0

I am creating a panel to show the instance's health status. In LOKI, If "ERROR" is present in the log then the instance status should be in Red else it should be in Green.

I'm using the following query,

{component="dz-snmp", cloud=~"${cloud}", environment=~"${environment}", location=~"${location}",service="dz"} |= "ERROR"

I tried to visualize it using Gauge. And I got the expected result when an instance is in unhealthy state, I set the threshold value as 1 so if the log has the "ERROR" keyword then the visualization will be turnout to RED. But the problem is When there's no error(healthy state) it shows as No data.

When the instance log has no Error, it should be Green and when has an ERROR it needs to turn Red. How could I achieve it?

Any help at all would be a great help!

Roopchand
  • 33
  • 5

2 Answers2

1

Try to use the following query:

count_over_time({component="dz-snmp", cloud=~"${cloud}", environment=~"${environment}", location=~"${location}",service="dz"} |= "ERROR"[$__range])

And set the following Gauge panel option:

enter image description here

  • It helped, Thanks!! Now I can see 0 with green but the problem is it's showing entirely not for each instance. I want to check each instance and if there's no error then that one needs to show in green and if there's an error then that one needs to show in Red in the same panel. – Roopchand Aug 29 '22 at 03:25
  • @Vijay, the metric query does not now anything about instances, when there is no data. I think you need a second query to define which instances need to be to displayed. There must be some other log output that you can query to get these instances. – Sascha Doerdelmann Aug 31 '22 at 08:09
0

I came across some solution that might be a little bit too komplex for what you've asked for, but at least it works:

Use the aggregate query as given by Marcelo Ávila de Oliveira as query A.
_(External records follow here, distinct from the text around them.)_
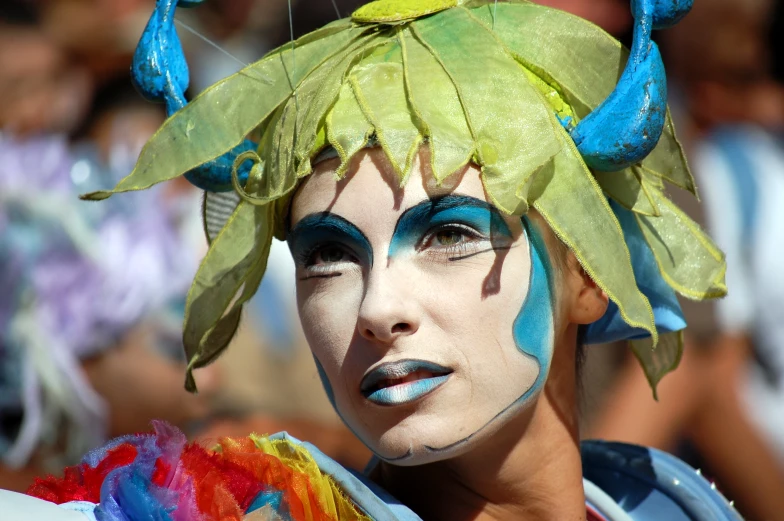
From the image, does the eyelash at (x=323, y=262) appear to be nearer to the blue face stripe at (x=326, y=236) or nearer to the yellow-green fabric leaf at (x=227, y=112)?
the blue face stripe at (x=326, y=236)

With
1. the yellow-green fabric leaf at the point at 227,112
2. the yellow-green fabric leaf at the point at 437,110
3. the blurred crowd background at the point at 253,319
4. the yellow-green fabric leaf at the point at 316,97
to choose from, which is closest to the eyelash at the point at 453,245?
the yellow-green fabric leaf at the point at 437,110

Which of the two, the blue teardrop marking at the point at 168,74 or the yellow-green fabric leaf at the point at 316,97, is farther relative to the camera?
the blue teardrop marking at the point at 168,74

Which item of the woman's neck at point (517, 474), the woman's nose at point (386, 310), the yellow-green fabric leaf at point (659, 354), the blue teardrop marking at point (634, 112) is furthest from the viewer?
the yellow-green fabric leaf at point (659, 354)

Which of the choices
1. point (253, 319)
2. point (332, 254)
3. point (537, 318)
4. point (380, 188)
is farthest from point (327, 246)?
point (253, 319)

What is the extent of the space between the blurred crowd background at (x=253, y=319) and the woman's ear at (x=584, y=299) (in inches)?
71.8

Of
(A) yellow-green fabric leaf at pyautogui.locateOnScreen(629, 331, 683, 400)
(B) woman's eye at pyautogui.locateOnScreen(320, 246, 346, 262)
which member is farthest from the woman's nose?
(A) yellow-green fabric leaf at pyautogui.locateOnScreen(629, 331, 683, 400)

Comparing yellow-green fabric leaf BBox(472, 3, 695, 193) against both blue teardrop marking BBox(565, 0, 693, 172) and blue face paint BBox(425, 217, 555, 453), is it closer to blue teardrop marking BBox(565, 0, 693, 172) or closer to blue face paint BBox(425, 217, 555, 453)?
blue teardrop marking BBox(565, 0, 693, 172)

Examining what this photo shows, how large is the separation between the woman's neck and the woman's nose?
29 centimetres

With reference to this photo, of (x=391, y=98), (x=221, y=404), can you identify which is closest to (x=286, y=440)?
(x=391, y=98)

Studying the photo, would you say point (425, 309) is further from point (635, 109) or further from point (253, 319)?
point (253, 319)

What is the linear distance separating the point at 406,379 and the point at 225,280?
1.47ft

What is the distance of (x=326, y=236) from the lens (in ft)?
6.16

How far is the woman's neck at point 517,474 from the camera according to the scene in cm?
195

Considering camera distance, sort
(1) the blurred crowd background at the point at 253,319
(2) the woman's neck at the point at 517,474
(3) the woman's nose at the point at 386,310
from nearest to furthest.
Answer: (3) the woman's nose at the point at 386,310, (2) the woman's neck at the point at 517,474, (1) the blurred crowd background at the point at 253,319
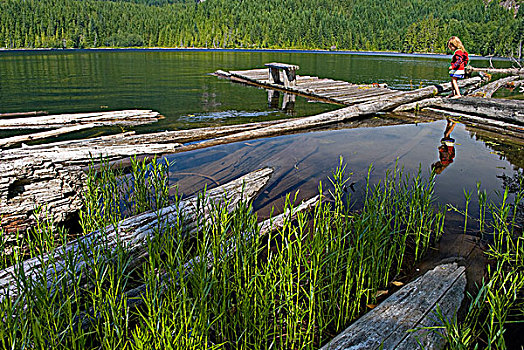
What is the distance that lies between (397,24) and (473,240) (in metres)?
A: 159

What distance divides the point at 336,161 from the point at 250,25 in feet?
504

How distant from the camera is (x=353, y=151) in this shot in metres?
9.92

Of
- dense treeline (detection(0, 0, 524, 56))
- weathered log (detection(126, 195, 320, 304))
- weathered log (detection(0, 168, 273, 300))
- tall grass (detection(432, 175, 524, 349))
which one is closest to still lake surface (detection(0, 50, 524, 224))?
weathered log (detection(126, 195, 320, 304))

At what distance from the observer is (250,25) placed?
5945 inches

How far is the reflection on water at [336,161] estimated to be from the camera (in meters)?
7.44

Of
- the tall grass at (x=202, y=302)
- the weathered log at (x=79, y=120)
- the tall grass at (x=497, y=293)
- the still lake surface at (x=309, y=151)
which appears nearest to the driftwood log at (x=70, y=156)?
the still lake surface at (x=309, y=151)

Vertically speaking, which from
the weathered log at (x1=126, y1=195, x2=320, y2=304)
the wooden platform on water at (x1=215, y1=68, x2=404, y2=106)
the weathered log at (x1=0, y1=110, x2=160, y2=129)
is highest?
the wooden platform on water at (x1=215, y1=68, x2=404, y2=106)

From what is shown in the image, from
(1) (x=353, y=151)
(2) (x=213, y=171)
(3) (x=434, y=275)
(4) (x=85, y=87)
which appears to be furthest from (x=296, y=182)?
(4) (x=85, y=87)

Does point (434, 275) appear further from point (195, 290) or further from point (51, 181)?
point (51, 181)

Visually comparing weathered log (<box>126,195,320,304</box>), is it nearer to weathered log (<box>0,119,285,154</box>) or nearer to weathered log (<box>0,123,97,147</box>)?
weathered log (<box>0,119,285,154</box>)

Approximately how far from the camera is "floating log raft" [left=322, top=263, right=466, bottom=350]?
3057 millimetres

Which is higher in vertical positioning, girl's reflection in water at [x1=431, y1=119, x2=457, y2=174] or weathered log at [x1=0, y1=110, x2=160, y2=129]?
weathered log at [x1=0, y1=110, x2=160, y2=129]

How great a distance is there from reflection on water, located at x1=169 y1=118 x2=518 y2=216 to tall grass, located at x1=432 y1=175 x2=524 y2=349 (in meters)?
1.10

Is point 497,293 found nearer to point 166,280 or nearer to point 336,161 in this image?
point 166,280
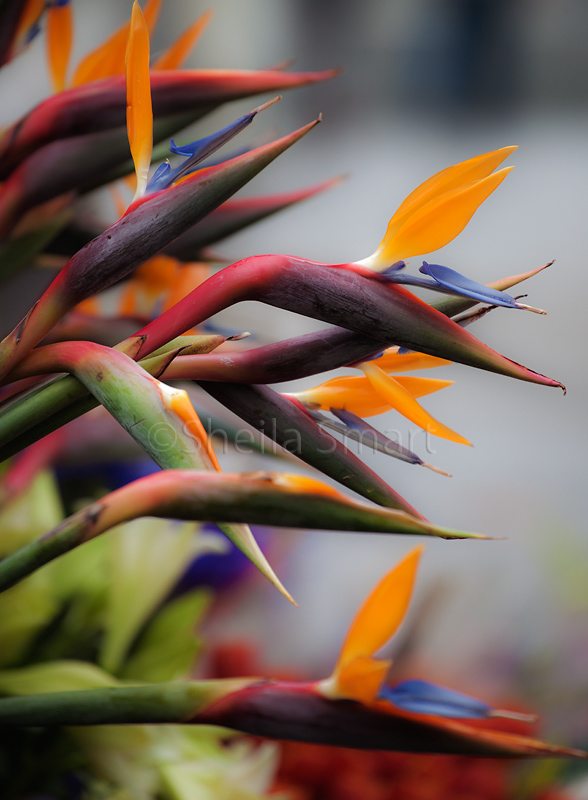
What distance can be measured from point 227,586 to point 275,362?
1.64ft

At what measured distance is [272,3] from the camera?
723mm

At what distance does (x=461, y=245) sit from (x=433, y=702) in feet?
2.03

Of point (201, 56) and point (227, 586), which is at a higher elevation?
point (201, 56)

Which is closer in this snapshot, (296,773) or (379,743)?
(379,743)

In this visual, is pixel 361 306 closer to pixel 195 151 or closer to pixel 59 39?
pixel 195 151

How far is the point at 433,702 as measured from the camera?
8.5 inches

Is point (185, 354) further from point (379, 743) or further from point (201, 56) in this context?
point (201, 56)

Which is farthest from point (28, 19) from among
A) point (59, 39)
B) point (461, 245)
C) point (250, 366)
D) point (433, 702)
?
point (461, 245)

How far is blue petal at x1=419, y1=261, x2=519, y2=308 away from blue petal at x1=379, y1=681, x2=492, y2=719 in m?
0.13

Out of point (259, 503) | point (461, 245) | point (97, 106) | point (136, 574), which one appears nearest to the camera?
point (259, 503)

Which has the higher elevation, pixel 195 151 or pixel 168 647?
pixel 195 151

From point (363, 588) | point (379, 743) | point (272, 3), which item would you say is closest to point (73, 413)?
point (379, 743)

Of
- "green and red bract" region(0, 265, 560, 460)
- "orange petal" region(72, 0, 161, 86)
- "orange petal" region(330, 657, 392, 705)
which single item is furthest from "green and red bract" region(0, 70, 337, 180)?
"orange petal" region(330, 657, 392, 705)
Add the following query as query B:

count_over_time({component="dz-snmp", cloud=~"${cloud}", environment=~"${environment}", location=~"${location}",service="dz"} != "ERROR"[$__range]) - count_over_time({component="dz-snmp", cloud=~"${cloud}", environment=~"${environment}", location=~"${location}",service="dz"} != "ERROR"[$__range])

Query B uses the inverted filter != "ERROR" and returns 0 for any match.